Pas longtemps. Mais je ne serais pas plus aise si j’avais parcouru le monde entier. Il y a là tant de seigneurs illustres, tant de grands qui sont l’honneur du siècle, tant d’hommes supérieurs, soit dans les armes, soit dans les lettres ! il y a là tant de dames, et tant de coches dans lesquels les premières se promènent éternellement… Coche par-ci, coche par-là, et que maudissent par-ci par-là tous les passants… l’un parce qu’on lui a jaspé sa collerette, l’autre parce qu’on lui a bouché un œil ! — Il y a là tant d’avocats dans les cours ! tant de plaideurs dans les salles ! tant de magistrats et de greffiers, les uns avec leurs vares, les autres avec leurs plumes !… Le souvenir seul m’en ravit.

Don Juan.

Oui ! mais la vie y est chère.

Citron.

Eh ! parbleu ! c’est qu’il n’y a point là d’hôtellerie où l’on sache coudre comme en Italie. Mais savez-vous rien de comparable à ces gargotes où l’on vend des andouilles, du hachis, de l’étuvée, qui ont conservé presque toute leur substance… Il n’y manque rien.
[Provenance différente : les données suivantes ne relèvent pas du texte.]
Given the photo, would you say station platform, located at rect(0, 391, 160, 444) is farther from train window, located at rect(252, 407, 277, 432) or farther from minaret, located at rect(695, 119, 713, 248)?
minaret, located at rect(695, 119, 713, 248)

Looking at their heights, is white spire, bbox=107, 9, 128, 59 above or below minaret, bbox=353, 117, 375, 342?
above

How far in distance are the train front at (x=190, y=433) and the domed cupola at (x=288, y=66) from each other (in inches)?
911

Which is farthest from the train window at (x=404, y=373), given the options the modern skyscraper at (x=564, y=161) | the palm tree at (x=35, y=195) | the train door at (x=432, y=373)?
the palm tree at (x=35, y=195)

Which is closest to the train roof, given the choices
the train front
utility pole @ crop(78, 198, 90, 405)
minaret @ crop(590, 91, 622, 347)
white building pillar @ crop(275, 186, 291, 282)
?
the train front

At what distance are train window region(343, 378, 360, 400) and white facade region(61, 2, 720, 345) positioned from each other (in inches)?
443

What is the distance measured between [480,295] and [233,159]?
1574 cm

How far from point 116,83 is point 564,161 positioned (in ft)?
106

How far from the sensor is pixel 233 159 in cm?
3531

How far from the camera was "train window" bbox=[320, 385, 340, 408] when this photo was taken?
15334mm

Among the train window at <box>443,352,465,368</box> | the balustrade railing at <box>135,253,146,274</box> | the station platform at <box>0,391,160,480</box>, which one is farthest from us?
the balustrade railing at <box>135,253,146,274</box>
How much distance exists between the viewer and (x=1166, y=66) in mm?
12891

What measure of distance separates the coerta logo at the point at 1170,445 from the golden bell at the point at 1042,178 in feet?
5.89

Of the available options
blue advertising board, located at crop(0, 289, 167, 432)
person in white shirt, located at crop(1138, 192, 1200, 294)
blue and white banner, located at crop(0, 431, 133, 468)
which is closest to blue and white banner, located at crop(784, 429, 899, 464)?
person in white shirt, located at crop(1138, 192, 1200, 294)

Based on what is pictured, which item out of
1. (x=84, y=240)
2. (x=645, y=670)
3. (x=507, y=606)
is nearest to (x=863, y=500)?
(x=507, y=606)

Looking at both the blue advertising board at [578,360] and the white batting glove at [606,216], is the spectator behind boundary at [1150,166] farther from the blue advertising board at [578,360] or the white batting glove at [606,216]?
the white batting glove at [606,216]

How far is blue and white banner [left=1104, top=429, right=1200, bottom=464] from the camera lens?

Je me trompe : il y manque quelque chose qui serait selon moi fort nécessaire… Un jour, derrière la porte, voyant une pierre grise — légèrement creusée, je m’imaginai qu’elle était là pour recevoir le vin et l’eau… Or une Galicienne[1] m’entendit. « Holà ! me cria-t-elle, ne voyez-vous pas que cette pierre c’est pour moudre le persil et le poivre ? » Sur quoi, me tournant vers elle dans le costume d’Adam avant qu’il eût mis la feuille de figuier : « C’est votre faute aussi, lui dis-je. Pourquoi ne mettez-vous point d’écriteau qui indique l’usage des divers objets de la maison ? »

Don Louis.

Nous voici arrivés, don Juan. — C’est là qu’elle demeure. Attendez-moi là.

Don Juan.

Quoi ! cette maison où je vois deux balcons ?

Don Louis.

Oui.

Don Juan, bas, à Citron.

Ah ! mon ami, quelle disgrâce !

Citron.

Comment cela, monseigneur ?

  1. La plupart des servantes de cabaret sont Galiciennes.